Des sources au sein des forces armées ukrainiennes hanno fait état aujourd'hui d'une opération de sabotage ciblant un convoi militaire russe acheminant des armements nord-coréens, frappé à environ six mille kilomètres de la ligne de front. Selon des responsables militaires ukrainiens, des explosions simultanées ont détruit un train transportant des missiles balistiques KN-23 et KN-24 ainsi que des wagons chargés de munitions d'artillerie sur le réseau du Transsibérien. L'attaque est intervenue dans une zone géographique nettement plus proche de la Corée du Nord que du territoire ukrainien, e la détonation qui en a résulté a détruit le convoi, dévasté une partie des infrastructures ferroviaires environnantes et interrompu le trafic sur le tronçon touché. Aucune confirmation officielle n'a encore été promulguée par la Direction principale du renseignement du ministère de la Défense ukrainien (HUR), mais si elle venait à être confirmée, cette action figurerait parmi les opérations d'infiltration les plus profondes menées par l'Ukraine en territoire russe.

Selon des éléments issus des services de renseignement ukrainiens, l'opération a été précédée d'un long travail d'acquisition de renseignement. La cargaison signalée aurait été suivie depuis les abords de la frontière nord-coréenne lors de son transit vers l'ouest à travers le territoire russe. Une telle préparation nécessitait d'établir l'horaire précis du convoi, d'identifier ses zones de ralentissement et de sélectionner un relief où la remise en état des voies après l'attaque s'avérerait particulièrement complexe. Les opérationnels ukrainiens ont également dû déterminer avec certitude quel train transportait cette cargaison stratégique avant d'engager des moyens précieux. L'appui de complicités locales ne peut être exclu, certaines régions isolées de l'Est russe souffrant depuis longtemps de délaissement économique, ce qui rend plus accessible une coopération discrète avec des services de renseignement tiers. Les agents ukrainiens auraient par ailleurs exploité la corruption endémique au sein de l'administration russe, certains fonctionnaires ayant accès aux graphiques de circulation ou aux manifestes de fret pouvant être rétribués pour divulguer le passage du convoi à un point donné.

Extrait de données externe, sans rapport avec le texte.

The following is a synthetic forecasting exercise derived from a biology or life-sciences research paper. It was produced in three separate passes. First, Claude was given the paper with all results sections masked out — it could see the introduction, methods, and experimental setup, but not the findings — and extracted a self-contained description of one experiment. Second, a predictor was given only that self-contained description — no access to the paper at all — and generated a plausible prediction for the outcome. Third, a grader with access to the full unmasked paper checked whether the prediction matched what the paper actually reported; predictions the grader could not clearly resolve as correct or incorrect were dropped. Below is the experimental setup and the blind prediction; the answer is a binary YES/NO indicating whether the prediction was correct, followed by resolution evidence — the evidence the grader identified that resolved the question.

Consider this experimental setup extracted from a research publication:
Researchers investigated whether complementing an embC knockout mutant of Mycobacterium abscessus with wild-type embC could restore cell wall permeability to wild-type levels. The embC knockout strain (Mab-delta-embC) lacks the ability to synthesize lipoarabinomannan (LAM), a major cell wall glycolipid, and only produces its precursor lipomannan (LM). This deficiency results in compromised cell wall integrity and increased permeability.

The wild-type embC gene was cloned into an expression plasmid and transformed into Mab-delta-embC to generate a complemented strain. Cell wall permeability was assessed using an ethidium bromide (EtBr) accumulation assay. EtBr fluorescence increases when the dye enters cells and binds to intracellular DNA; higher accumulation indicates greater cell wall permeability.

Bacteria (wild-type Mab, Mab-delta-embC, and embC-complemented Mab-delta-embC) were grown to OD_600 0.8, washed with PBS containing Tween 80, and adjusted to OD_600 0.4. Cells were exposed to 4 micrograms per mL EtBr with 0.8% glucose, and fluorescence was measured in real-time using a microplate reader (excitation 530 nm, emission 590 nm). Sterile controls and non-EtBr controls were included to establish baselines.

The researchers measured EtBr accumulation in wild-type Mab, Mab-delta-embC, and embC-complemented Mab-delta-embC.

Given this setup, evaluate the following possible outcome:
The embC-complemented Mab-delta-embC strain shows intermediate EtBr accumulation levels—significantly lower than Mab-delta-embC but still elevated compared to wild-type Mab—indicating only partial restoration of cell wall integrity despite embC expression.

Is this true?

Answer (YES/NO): NO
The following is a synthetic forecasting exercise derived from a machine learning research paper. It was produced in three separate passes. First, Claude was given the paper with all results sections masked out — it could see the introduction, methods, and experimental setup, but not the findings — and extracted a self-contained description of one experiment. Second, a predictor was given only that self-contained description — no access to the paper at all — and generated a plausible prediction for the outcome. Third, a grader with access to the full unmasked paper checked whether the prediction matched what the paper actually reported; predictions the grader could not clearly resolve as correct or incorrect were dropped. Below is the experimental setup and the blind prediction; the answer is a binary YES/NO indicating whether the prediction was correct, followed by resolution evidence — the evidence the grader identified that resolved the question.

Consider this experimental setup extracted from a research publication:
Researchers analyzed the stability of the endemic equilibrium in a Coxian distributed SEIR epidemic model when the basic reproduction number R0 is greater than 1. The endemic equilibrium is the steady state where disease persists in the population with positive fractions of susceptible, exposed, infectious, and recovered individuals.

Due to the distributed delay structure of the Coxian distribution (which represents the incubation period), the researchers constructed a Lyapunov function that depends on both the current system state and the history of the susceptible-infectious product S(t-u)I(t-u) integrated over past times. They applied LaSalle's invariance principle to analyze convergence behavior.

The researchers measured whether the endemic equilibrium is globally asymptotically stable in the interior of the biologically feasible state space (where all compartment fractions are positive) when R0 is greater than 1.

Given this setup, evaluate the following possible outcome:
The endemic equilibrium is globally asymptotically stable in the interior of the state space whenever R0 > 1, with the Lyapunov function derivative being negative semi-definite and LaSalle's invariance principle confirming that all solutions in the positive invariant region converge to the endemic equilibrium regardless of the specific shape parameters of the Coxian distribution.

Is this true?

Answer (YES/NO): YES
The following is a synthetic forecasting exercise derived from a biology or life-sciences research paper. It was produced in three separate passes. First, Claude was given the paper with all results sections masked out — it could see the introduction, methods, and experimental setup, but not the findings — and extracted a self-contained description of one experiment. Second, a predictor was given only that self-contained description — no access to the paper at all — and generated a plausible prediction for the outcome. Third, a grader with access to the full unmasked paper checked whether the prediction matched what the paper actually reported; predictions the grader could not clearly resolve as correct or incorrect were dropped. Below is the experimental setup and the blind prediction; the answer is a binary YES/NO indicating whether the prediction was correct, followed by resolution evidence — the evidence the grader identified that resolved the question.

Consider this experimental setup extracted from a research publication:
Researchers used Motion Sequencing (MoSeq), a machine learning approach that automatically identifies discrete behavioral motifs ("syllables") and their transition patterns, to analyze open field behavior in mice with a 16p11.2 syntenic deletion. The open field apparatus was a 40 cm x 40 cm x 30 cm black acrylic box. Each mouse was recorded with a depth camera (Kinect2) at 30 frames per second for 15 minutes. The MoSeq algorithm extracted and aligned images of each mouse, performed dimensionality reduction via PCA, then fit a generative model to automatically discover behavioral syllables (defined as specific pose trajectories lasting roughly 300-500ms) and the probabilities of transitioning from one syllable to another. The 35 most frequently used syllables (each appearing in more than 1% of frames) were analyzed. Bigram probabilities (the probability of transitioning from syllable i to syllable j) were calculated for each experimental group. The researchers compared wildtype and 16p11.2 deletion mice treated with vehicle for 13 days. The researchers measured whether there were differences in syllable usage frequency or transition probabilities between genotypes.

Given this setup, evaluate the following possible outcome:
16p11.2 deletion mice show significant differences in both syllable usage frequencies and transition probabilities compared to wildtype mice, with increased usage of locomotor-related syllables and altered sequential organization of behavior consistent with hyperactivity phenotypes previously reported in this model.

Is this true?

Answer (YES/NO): NO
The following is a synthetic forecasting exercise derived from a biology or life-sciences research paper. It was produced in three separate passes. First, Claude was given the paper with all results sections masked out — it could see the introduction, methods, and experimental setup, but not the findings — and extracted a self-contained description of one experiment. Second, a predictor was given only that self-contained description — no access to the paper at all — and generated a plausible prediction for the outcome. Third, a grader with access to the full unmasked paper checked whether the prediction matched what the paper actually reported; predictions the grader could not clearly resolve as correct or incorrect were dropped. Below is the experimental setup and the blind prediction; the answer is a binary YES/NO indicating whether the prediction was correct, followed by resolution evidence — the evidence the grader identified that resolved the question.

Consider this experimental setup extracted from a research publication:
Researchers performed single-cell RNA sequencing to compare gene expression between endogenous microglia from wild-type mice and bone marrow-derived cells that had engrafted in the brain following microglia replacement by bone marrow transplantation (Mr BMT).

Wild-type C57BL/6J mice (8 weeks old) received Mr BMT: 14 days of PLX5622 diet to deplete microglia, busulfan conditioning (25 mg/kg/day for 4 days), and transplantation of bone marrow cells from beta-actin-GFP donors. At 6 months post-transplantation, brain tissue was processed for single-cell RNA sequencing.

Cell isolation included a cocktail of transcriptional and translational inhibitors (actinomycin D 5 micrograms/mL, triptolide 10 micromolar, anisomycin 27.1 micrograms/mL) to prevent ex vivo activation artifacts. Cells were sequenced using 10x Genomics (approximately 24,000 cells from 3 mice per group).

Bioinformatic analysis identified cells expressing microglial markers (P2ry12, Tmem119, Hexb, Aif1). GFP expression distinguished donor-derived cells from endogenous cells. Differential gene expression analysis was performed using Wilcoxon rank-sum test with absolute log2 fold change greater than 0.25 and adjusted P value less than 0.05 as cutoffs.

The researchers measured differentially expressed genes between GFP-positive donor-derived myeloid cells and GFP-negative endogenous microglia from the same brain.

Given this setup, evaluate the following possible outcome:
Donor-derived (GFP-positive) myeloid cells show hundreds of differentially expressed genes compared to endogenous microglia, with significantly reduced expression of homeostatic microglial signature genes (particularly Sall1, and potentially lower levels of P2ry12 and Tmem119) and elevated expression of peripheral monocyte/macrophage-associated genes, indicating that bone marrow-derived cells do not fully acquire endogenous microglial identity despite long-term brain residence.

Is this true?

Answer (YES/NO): YES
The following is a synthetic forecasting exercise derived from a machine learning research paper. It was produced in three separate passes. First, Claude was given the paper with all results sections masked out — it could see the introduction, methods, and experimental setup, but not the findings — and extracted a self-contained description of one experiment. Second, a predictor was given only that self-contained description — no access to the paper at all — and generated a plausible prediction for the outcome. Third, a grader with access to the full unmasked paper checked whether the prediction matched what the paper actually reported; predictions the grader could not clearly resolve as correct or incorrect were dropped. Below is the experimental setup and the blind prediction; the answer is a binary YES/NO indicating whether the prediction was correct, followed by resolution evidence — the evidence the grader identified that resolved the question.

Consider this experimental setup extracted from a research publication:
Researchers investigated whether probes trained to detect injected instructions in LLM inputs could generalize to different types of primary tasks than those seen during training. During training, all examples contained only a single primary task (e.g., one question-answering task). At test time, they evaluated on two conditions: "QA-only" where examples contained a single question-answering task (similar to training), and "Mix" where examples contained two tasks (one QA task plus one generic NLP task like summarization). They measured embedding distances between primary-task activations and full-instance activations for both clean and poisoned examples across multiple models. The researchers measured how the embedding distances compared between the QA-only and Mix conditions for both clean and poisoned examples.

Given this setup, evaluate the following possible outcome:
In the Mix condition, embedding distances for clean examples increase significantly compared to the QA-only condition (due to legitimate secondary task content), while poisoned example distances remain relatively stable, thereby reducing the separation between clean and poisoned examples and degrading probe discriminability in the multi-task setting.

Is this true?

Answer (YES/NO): NO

D'après les informations disponibles, des charges explosives télécommandées auraient été disposées sous la voie et à proximité de points névralgiques du train, avant d'être mises à feu lors de l'engagement du convoi sur une section de ligne difficile d'accès. Le choix d'un tel terrain vise à maximiser l'effet destructeur tout en compliquant considérablement les opérations de génie ferroviaire et de remise en service.
L'onde de choc de l'explosion a produit des effets dévastateurs, déclenchant une réaction en chaîne qui a entraîné la détonation des têtes militaires des missiles et des munitions associées. Les missiles de type KN emportent une charge militaire d'environ cinq cents kilogrammes, ce qui signifie qu'une seule détonation est en mesure d'engendrer des destructions majeures.

Le nombre exact de missiles présents à bord du convoi n'a pas encore été formellement établi, mais l'explosion combinée a atteint un équivalent en TNT de plusieurs dizaines de tonnes, creusant un cratère de plus de quinze mètres de profondeur et incinérant totalement la motrice ainsi che les wagons. Des fragments incandescents provenant des propulseurs à poudre ont embrasé la végétation environnante et les infrastructures ferroviaires.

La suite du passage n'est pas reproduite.